# [Passage provided]

□ □ □

Take the most typically 1970s soundtrack and dark drama vibes and mix it with a bizarre and deliberately frustrating classic Australian urban legend – that’s Picnic At Hanging Rock. As dated a film it may appear, and as endlessly frustrating as its story may be, it is a very competent and deeply unsettling watch throughout, albeit not one that you’ll really have all that much fun with.
Let me explain. This film is based on a novel in which the author was deliberately ambiguous about whether the events that took place were real or not, creating a deeper sense of mystery and darkness around them. The film reinforces that idea, and makes for a very peculiar watch as you’re led to believe that what you’re watching did actually happen, something that makes the mystery of the girls’ disappearance all the more powerful and impacting.
What’s more is that the way in which the story is laid out following the disappearance is deliberately set up to be frustrating and tense. The characters endlessly struggle to explain what happened on that day at Hanging Rock, and that frustration turns to very dark drama as bad things begin to happen to all the girls and women who were left behind too.
Now, that’s the part of the film that felt like a bit of a mixed bag for me. On the one hand, one or two major characters have a little bit more depth to them, not only offering drama with regards to the earlier disappearance, but bringing in some more complex themes relating to repressed sexuality and femininity, which was interesting to see.
On the other, a story that’s deliberately set up to be frustrating ends up being a rather frustrating watch. While it doesn’t deserve to lose out for achieving its objective, I can’t say that I ever felt wholly engrossed by the story and mystery at hand, meaning that the frustration felt by the characters in not being able to solve it translated to my own frustration in the story not being able to move along.
That’s why Picnic At Hanging Rock won’t be a film to sit back and enjoy with friends like other urban legend-based movies. It’s a great story, but the way that it’s set up isn’t optimum for full intrigue and more, which is what frustrated me the most.
However, the one thing about the film that did really grab me was the deeply unsettling atmosphere. From beginning to end, there’s a very heavy, almost oppressively unnerving atmosphere surrounding everything that’s going on, emphasised by the overbearing (and very stereotypically 70s) soundtrack combining pan flutes and space-age organ sounds.
As a result, Picnic At Hanging Rock fully achieves its aim of making you feel rather uncomfortable and a little scared, and the fact that there is seemingly no explanation as to why some of the events occur makes it all the more unsettling, which I thought was brilliant to see. The same may not be fully replicated in the way the film’s story unfolds, which makes it an unfortunately frustrating and less-than enthralling watch, so that’s why I’m giving Picnic At Hanging Rock a 6.8 overall.

□ □ □

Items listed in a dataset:
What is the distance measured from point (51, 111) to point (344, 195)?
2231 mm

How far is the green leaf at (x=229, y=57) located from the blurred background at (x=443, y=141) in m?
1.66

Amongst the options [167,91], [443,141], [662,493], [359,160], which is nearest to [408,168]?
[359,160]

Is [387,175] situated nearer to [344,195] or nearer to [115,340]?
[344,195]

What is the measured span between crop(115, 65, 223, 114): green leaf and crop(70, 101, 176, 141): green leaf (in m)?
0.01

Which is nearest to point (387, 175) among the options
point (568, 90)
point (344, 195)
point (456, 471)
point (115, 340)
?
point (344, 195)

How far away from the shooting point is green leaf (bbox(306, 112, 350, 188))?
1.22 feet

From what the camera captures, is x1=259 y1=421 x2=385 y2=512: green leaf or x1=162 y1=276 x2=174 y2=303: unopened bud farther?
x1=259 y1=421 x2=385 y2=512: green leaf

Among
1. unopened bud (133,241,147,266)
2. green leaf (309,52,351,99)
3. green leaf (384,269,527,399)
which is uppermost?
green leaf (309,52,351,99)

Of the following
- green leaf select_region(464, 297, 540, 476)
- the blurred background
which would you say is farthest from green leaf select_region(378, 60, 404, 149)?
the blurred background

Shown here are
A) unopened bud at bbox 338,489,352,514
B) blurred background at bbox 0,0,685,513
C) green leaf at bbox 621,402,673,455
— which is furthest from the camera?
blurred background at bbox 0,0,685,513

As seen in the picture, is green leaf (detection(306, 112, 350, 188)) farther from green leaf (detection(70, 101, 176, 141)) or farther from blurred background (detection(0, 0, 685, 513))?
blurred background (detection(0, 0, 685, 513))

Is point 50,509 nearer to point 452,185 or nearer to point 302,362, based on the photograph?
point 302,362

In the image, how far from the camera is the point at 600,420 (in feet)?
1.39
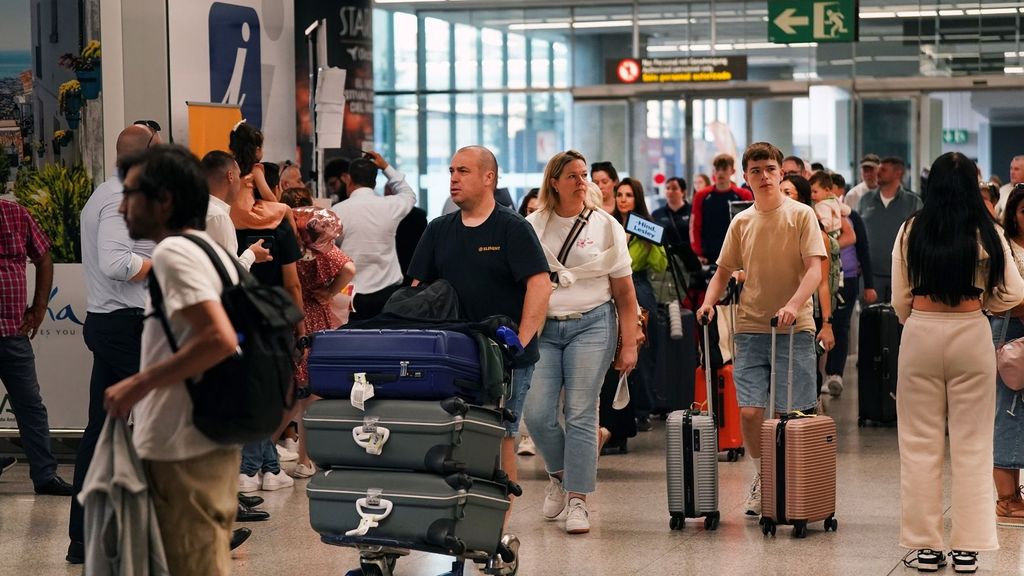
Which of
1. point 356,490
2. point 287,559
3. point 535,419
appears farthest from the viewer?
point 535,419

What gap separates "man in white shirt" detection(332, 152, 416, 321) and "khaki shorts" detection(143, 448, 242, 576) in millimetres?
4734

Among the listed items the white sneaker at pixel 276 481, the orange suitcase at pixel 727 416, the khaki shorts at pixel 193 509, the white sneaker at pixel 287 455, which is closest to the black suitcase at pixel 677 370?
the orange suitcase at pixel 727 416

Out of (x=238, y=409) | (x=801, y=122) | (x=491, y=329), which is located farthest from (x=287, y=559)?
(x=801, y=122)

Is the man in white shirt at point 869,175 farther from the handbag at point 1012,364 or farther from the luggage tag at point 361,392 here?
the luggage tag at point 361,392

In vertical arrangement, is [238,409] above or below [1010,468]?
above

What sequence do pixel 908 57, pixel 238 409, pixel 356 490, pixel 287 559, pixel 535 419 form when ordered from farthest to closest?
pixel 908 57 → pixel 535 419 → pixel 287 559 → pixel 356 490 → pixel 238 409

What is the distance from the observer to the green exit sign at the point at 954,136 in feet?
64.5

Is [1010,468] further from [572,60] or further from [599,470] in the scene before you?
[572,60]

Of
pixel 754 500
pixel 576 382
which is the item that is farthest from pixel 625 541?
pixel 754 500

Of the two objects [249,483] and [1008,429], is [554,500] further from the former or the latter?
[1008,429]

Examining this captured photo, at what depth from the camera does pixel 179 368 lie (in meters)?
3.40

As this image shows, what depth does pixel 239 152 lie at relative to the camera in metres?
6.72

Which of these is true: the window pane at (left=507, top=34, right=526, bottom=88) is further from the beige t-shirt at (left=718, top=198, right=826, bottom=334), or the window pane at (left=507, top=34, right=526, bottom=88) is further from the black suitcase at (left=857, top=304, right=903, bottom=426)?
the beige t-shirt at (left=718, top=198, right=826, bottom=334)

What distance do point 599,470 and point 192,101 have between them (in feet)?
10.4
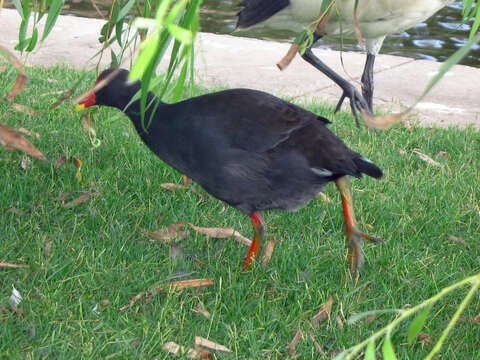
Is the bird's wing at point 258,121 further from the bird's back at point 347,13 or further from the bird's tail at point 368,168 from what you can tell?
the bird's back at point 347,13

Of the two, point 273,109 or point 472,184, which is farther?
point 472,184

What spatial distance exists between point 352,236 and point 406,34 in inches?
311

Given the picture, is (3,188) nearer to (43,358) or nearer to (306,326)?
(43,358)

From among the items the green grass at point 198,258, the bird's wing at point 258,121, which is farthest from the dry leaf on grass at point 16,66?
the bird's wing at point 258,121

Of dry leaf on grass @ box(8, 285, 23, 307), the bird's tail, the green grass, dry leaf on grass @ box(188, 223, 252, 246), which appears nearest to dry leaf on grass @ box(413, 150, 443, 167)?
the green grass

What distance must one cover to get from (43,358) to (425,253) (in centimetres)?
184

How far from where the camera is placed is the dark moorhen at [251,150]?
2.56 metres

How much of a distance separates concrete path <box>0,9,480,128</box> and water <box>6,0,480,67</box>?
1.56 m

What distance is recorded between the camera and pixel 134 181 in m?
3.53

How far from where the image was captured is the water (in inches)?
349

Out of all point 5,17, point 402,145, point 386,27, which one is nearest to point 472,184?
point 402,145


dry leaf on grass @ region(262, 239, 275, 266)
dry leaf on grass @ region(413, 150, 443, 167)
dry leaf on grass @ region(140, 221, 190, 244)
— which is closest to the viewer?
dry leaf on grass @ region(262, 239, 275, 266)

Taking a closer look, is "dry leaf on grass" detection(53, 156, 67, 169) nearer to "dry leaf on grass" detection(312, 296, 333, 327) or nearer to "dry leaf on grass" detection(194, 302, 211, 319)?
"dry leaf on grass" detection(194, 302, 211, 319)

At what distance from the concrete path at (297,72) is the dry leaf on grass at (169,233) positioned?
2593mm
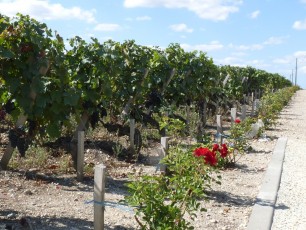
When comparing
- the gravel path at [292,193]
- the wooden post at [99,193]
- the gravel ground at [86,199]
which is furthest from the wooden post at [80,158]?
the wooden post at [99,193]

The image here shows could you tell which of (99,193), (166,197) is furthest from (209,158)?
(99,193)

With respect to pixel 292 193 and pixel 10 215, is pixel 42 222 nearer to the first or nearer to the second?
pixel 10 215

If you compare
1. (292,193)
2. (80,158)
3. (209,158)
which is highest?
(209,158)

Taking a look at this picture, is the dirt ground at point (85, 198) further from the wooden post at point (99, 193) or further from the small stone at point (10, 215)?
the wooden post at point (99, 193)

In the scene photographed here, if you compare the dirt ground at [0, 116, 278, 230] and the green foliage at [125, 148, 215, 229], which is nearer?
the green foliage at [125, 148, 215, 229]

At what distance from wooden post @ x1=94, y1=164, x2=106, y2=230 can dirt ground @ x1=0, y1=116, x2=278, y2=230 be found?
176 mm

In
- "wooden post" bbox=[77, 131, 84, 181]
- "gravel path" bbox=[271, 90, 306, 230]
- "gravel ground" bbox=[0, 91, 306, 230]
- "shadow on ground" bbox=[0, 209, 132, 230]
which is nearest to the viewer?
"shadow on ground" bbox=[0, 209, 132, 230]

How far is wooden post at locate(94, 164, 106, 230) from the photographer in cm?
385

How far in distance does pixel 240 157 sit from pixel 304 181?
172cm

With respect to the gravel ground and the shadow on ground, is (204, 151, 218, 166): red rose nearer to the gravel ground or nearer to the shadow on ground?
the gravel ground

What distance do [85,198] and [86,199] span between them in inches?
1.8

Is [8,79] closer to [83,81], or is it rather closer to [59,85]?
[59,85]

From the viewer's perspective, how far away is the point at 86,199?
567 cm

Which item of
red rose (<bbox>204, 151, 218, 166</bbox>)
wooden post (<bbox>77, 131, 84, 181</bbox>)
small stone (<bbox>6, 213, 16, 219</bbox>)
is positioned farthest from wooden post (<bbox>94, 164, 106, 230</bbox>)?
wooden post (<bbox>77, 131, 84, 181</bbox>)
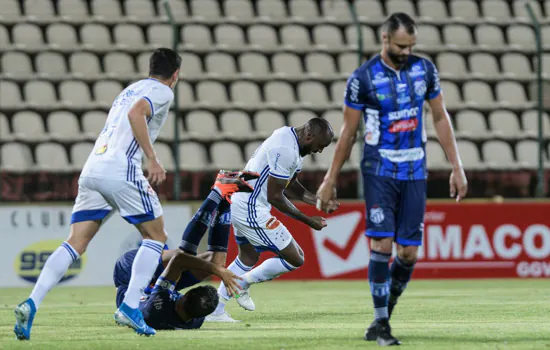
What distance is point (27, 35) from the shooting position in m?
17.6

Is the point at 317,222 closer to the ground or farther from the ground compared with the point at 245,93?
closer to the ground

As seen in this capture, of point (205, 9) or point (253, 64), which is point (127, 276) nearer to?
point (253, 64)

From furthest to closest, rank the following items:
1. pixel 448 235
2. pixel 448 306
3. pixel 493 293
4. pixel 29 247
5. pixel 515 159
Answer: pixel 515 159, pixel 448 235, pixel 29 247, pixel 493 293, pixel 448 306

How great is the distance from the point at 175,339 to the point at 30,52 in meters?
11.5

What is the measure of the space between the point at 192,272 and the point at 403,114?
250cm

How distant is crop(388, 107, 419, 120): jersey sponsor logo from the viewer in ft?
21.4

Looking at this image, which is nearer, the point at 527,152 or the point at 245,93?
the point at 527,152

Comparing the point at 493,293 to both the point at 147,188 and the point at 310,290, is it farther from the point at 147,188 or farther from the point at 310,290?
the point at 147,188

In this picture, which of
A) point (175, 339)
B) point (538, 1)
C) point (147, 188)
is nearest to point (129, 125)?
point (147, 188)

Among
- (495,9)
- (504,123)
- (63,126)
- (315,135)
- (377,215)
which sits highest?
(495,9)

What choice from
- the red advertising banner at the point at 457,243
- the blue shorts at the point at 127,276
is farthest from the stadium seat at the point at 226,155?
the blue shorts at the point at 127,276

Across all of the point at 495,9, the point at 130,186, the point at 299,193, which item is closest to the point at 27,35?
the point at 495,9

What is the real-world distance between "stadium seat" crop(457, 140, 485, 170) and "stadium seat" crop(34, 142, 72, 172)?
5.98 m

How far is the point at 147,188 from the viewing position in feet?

□ □ □

# [Requirements]
A – Please quote every sentence in the film review above that contains the full title "Picnic At Hanging Rock".
B – How many lines of the listing above contain the string "khaki"? Case counts, and give only the number.

# [Answers for this exercise]
A –
Take the most typically 1970s soundtrack and dark drama vibes and mix it with a bizarre and deliberately frustrating classic Australian urban legend – that’s Picnic At Hanging Rock.
That’s why Picnic At Hanging Rock won’t be a film to sit back and enjoy with friends like other urban legend-based movies.
As a result, Picnic At Hanging Rock fully achieves its aim of making you feel rather uncomfortable and a little scared, and the fact that there is seemingly no explanation as to why some of the events occur makes it all the more unsettling, which I thought was brilliant to see.
The same may not be fully replicated in the way the film’s story unfolds, which makes it an unfortunately frustrating and less-than enthralling watch, so that’s why I’m giving Picnic At Hanging Rock a 6.8 overall.

B – 2